STEVE McQUEEN: The Man & Le Mans

Steve McQueen
Steve McQueen

For those who grew up in the heady days of the Le Mans 24 Hours and sports car racing in the 1960s and 1970s, the blue and orange colors of Gulf were an icon which has survived to the present day.

2017 is the 50th anniversary of the oil company’s entry into motor racing at the 1967 Le Mans, and at least two cars will be carrying the livery in this year’s 85th edition of the French classic, writes Mark Cole.

That icon was to become legend in 1970 when Steve McQueen chose a Gulf Porsche 917 as his ride in the movie Le Mans, made during the summer months following that year’s race – interminable months, as it transpired.

The King of Cool, then 40 and the world’s most bankable movie star, indulged his passion for motorsports by assembling a cast of stars and cars, hiring John Sturges as director and pouring millions of dollars into what both saw as a natural follow-up to The Great Escape and Bullit.

The only thing he lacked was a script, and a fascinating new British documentary Steve McQueen: The Man and Le Mans, chronicles those chaotic days as McQueen managed to antagonize not only his crews and actors in this vanity project,, but Hollywood too.

Away from the silver screen, McQueen – like Paul Newman and James Garner – raced cars and motorcycles, finishing 2nd in the 1970 Twelve Hours of Sebring at the wheel of his own Porsche.

But when it came to competing at Le Mans, his insurers refused to cover him, and he could only look on from the pit wall as the June 1970 race ran its course, albeit with Solar Productions camera cars recording footage which would be woven into the movie.

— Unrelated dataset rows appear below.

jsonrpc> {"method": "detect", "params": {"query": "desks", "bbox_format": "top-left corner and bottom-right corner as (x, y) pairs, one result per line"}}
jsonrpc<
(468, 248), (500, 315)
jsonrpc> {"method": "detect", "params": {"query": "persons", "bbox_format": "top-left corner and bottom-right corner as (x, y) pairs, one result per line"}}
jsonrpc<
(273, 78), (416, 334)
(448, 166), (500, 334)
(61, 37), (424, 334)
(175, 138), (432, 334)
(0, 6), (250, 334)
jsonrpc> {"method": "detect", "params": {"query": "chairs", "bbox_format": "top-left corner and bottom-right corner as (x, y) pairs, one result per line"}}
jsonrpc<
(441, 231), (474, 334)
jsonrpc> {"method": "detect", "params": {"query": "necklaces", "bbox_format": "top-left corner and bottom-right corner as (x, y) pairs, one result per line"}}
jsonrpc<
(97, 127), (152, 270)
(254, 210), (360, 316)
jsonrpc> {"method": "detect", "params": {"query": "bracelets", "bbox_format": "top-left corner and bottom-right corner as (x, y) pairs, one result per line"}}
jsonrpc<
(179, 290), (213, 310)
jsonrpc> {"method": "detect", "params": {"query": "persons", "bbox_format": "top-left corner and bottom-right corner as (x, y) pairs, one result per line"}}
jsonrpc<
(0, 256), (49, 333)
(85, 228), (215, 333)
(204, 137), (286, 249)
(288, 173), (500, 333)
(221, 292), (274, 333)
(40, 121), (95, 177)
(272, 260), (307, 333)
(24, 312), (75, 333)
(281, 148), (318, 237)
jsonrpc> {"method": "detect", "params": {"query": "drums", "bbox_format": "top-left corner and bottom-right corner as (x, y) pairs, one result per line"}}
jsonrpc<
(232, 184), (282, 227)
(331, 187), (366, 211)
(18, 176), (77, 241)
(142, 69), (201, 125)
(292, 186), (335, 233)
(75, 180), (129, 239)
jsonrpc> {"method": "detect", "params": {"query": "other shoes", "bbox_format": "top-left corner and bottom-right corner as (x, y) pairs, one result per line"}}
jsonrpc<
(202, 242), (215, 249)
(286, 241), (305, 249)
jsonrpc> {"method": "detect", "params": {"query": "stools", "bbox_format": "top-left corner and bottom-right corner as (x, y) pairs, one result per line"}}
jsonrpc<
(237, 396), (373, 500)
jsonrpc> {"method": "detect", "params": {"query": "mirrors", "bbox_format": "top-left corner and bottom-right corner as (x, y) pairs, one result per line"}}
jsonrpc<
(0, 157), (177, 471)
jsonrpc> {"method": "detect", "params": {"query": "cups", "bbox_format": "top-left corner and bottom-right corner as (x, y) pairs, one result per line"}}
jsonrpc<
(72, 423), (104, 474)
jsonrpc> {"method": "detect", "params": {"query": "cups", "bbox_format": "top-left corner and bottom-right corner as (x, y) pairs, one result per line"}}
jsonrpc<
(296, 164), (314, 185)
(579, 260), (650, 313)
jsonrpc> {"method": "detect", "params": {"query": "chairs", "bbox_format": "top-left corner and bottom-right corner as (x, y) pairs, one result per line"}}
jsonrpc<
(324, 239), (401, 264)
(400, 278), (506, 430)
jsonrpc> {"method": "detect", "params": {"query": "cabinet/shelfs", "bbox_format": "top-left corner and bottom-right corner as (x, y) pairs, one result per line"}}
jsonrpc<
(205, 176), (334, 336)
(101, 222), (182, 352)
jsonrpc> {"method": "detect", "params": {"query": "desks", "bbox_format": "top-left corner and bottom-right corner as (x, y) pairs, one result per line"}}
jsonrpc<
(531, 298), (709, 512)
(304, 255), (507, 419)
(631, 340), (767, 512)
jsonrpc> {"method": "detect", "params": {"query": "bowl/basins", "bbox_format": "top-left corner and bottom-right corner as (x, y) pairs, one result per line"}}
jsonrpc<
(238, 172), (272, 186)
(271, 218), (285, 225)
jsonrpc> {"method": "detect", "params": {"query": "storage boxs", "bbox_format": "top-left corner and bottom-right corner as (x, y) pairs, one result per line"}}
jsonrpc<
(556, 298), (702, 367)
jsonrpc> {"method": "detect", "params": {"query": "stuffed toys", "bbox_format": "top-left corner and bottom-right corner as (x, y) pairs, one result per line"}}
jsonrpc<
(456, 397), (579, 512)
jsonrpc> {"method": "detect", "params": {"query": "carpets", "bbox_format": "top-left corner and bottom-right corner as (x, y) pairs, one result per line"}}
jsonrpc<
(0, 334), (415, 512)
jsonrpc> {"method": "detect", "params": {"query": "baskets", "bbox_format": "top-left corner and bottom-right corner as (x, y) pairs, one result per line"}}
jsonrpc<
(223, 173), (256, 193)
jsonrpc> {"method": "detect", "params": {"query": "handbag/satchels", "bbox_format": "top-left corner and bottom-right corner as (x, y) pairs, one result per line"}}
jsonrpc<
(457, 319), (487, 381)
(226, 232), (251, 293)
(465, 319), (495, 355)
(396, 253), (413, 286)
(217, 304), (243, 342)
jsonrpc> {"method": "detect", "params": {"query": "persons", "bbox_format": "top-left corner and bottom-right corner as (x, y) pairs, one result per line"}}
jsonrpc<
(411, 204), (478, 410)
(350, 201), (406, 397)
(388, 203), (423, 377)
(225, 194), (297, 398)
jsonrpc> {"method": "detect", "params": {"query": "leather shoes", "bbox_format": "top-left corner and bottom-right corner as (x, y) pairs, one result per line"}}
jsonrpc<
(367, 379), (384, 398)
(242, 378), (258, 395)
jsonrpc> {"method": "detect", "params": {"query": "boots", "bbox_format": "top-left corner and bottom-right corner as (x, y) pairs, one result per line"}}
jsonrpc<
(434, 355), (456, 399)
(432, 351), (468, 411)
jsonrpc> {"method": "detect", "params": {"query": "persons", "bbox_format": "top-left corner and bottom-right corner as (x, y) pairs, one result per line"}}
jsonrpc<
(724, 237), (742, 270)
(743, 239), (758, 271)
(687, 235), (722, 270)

A dozen race cars were hired to recreate the race, and Solar rented the circuit for the summer.

What then happened was well-documented in Michael Keyser’s 1999 book of the making of the movie: A French Kiss with Death, but this film, written by Gabriel Clarke and directed by him and John McKenna, gets even deeper under the skin of the drug-taking and womanizing of McQueen while in France, peppered with clips from the film, unseen footage and interviews from those who were there.

Foremost among these are Steve’s son Chad McQueen, who inherited his father’s passion for the sport, and his actress wife Neile Adams, who had to turn a blind eye of what was going on while she was at home in the States; she in particular pulls no punches 47 years later.

Also playing a starring role is British driver David Piper, who lost a leg during a staged crash, but received no compensation; he never complained, but one of the highlights of the film is when he is shown a note to the financial backers, handwritten by McQueen, asking for the proceeds of the premiere to be turned over to ‘The Pirate’.

“I have never seen this before, and it didn’t happened," said an emotional Piper. “But it means a lot that Steve was thinking of me."

Derek Bell, too, was on the injury list with facial burns when his Ferrari 512 burst into flames during filming.

During that French summer, directors came and went – Sturges walked away only a couple of months in, despite his long friendship with McQueen – and as the money started to run out, Hollywood’s demands for not only a script, but a wrap, grew more and more strident.

CBS film arm Cinema Centre took control of the editing, with 450,000 feet of film to be cut, even after ditching all Sturges’s work. But McQueen was excluded from the cutting room.

Lee Katzin, Bob Rosen and Ferrari driver Mike Parkes spent six months in Los Angeles turning Le Mans into a story.

It was never a box office hit, but Le Mans remains to this day one of the most realistic movie portrayals of the sport seen, and has become a cult classic which still draws fans almost a half-century on.

This documentary, about one man’s dream becoming an obsession that nearly destroyed him but eventually came good, is a great tribute to those heady days of 1970, and a must for all motorsport enthusiasts. Steve McQueen –

The Man and Le Mans is now available on DVD and by digital download.